It may be enough that the parties intended to complete a transaction which would have affected commerce, though their intention was frustrated. In United States v. Staszcuk, 517 F.2d 53 (7th Cir.) (en banc ), cert. denied, 423 U.S. 837, 96 S.Ct. 65, 46 L.Ed.2d 56 (1975), with the help of a bribe of a city councilman, a zoning change was procured to permit the erection and operation of an animal hospital. Later, after obtaining bids on the construction, the owner concluded that construction of an animal hospital was not feasible, and the land was put to a use permitted by the earlier zoning. It was held that it was enough that commerce would have been affected if the project had been carried through to conclusion as contemplated when the zoning change was effected. In that case, of course, there was nothing pretensive about the representation of the owner; he simply had underestimated his projected costs when he procured the zoning change. That case does not suggest that the requisite effect upon commerce may be found in pretense.

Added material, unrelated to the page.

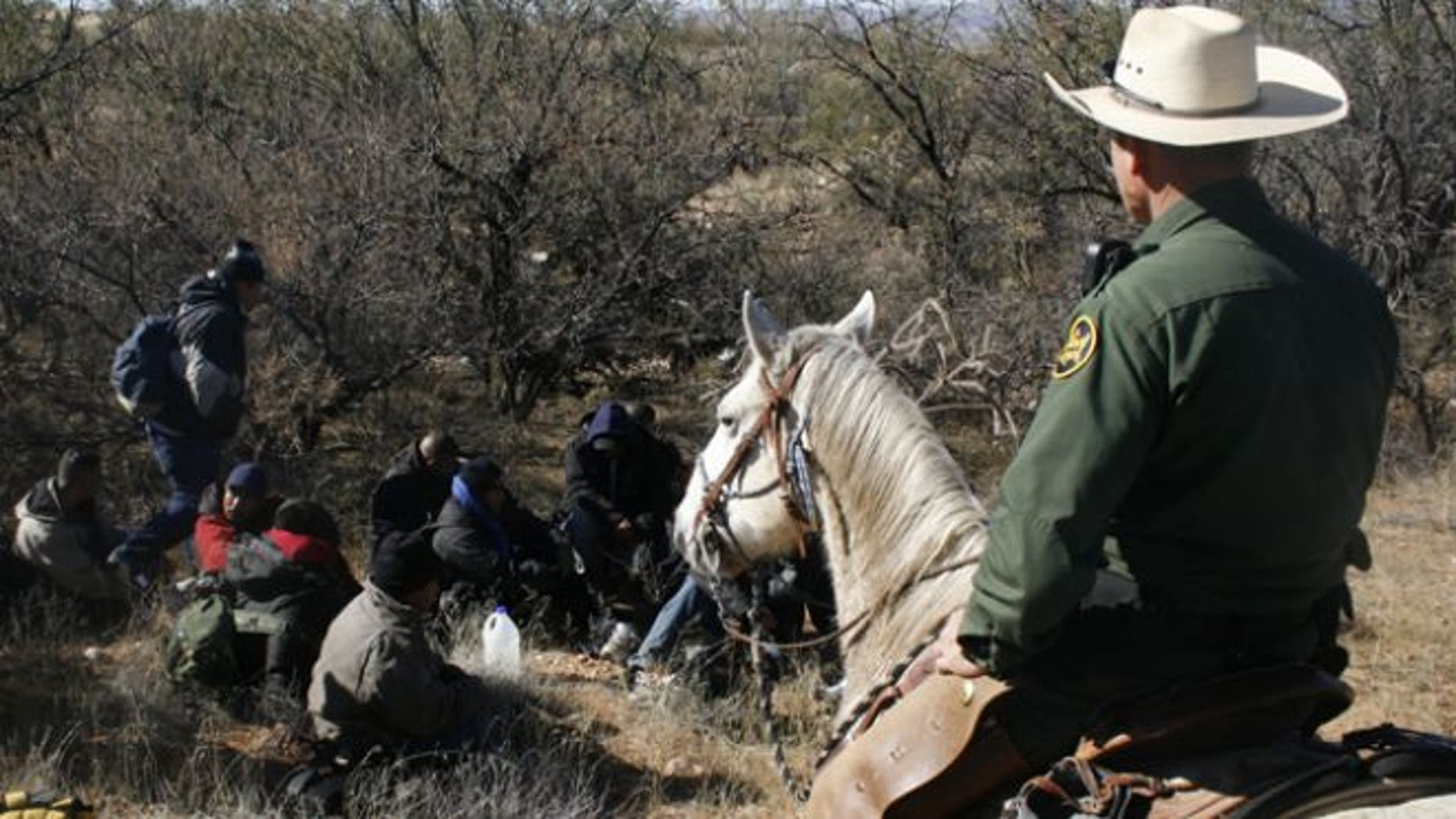 FILE: Jan. 9, 2008: A U.S. Border Patrol agent watches over a group of immigrants arrested after crossing illegally from Mexico through the Altar Valley in Arizona.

The Hobbs Act proscribes inchoate offenses as well as actual obstructions of commerce. When we come to the convictions on the conspiracy count, the perspective will not be the same, but we do not think the convictions of the substantive offenses may be sustained on the basis of the defendants' mistaken assumption that commerce would be affected. The defendants were the victims of false pretense, and the falsity induced the erroneous assumption. In those circumstances, what the defendants may have believed is too fragile a connection with commerce to supply the jurisdictional predicate for conviction upon the substantive charge of obstruction by extortionate means.

We are influenced by another consideration: that federal agents may not manufacture jurisdiction by contrived or pretensive means. In United States v. Archer, 486 F.2d 670 (2d Cir.1973), the Court of Appeals for the Second Circuit held that a violation of the Travel Act, 18 U.S.C.A. Sec. 1952, may not be shown when the jurisdictional predicate was an unnecessary interstate telephone call placed by one of the agents. The court held that when the...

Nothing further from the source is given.